Oxford's future vision could upset colleges

May 7, 2004

Oxford University is on a collision course with its constituent colleges as it pushes forward a radical academic strategy designed to maintain its reputation as one of the world's leading universities.

Decision-making arrangements between the central administration and the largely autonomous colleges are being put to the test by ambitious proposals contained in a consultation paper that lays out Oxford's plans for the next 16 years.

Responses to the paper have signalled that Oxford policy-makers will need to tread carefully in pursuing the plans if they are to avoid a conflict with colleges determined to guard their autonomy.

Bill Macmillan, Oxford's academic pro vice-chancellor who has been collating responses, said: "The strategic directions that are developing are requiring us to look again at the university-college relationship. The questions raised are non-trivial."

The consultation paper acknowledges that its proposals, covering everything from growth in postgraduate numbers to the design of courses, amount to "more of a prescription" than previous plans and raise questions over "the authority that various bodies may or may not have to decide policy".

This, it adds, "presents thorny problems at the interface between the centre and the colleges", and amounts to "real difficulty... which must be answered if we are to make further progress in modernising our governance and management structures".

Oxford's need to change, the paper says, is partly driven by its efforts to maintain a world-class reputation in the face of growing global competition. "More needs to be done to maintain and develop our international position - a major strategic push is required," it says.

Dr Macmillan said the most contentious issues so far arose from a proposal to increase postgraduate student numbers by 1.9 per cent a year.

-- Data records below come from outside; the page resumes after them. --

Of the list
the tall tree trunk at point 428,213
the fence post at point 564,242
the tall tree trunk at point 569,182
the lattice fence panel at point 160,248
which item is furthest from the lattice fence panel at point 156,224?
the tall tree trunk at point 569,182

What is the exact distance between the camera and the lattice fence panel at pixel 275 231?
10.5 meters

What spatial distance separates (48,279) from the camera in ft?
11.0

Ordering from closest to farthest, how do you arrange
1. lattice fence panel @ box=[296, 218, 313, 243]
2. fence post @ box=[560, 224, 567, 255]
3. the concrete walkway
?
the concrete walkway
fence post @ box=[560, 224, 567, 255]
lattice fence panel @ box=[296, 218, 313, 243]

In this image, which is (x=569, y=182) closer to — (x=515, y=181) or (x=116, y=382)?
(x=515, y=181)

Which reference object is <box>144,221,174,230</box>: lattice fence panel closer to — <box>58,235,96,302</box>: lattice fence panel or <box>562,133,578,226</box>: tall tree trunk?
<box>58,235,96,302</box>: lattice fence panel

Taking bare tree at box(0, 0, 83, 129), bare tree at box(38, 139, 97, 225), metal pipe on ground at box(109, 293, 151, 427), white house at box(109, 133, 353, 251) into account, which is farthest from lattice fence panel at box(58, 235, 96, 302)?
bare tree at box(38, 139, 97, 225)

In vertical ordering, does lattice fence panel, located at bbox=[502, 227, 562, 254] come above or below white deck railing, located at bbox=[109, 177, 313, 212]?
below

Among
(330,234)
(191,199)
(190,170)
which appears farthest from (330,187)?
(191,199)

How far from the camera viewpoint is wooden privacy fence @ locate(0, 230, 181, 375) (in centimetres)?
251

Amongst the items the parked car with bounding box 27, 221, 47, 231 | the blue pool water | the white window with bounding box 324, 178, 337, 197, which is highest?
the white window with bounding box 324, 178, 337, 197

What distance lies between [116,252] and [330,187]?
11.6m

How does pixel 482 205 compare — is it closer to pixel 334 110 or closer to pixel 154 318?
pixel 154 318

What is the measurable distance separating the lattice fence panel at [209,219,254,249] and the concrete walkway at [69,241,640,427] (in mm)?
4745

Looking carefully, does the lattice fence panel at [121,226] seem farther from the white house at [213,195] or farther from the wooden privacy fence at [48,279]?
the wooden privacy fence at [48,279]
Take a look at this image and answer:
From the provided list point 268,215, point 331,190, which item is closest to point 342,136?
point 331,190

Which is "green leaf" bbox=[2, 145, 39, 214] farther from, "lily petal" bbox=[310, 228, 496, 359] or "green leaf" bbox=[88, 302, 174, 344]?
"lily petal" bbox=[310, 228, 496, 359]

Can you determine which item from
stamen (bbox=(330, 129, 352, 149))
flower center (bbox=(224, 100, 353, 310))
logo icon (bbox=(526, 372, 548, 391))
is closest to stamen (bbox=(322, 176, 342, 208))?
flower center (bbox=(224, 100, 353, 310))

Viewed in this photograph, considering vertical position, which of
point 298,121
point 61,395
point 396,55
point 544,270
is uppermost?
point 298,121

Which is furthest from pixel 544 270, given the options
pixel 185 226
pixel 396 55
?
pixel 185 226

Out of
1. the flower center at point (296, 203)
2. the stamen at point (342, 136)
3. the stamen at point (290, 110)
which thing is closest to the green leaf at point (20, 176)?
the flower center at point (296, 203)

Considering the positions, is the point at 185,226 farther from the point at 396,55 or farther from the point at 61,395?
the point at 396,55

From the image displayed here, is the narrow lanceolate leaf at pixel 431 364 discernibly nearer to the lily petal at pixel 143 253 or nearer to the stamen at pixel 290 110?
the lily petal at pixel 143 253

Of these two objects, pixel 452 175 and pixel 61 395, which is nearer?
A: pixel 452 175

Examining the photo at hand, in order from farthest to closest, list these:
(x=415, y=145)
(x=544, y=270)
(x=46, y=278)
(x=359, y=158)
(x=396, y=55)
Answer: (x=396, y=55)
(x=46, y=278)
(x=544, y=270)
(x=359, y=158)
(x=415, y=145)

He said that while most respondents had "bought into the idea" that graduate studies should eventually become the core business of the university, there was less agreement over how quickly Oxford should expand and how the extra numbers should be accommodated.

He said the university's academic divisions had presented "clear and good" arguments for expansion, but "the colleges are saying there is only a certain rate at which we can grow without overstretching our human and physical resources".

The paper argues that "a collective will to see a particular rate of growth" is not necessarily inconsistent with an individual college's wishes not to expand.

Meanwhile, Oxford's ancient archrival Cambridge has gained draft planning permission for up to three new colleges to be built as part of its development plan.

The colleges could be built on 57 hectares of land to the northwest of Cambridge over the next 25 years to accommodate increasing student numbers and to house expanding departments.

The university is to begin work on a masterplan for development in the autumn. A spokesman said that the "option to develop" was necessary to preserve the university's world-class status. He said that the plan was at an early stage but was likely to include proposals for "one or more new colleges".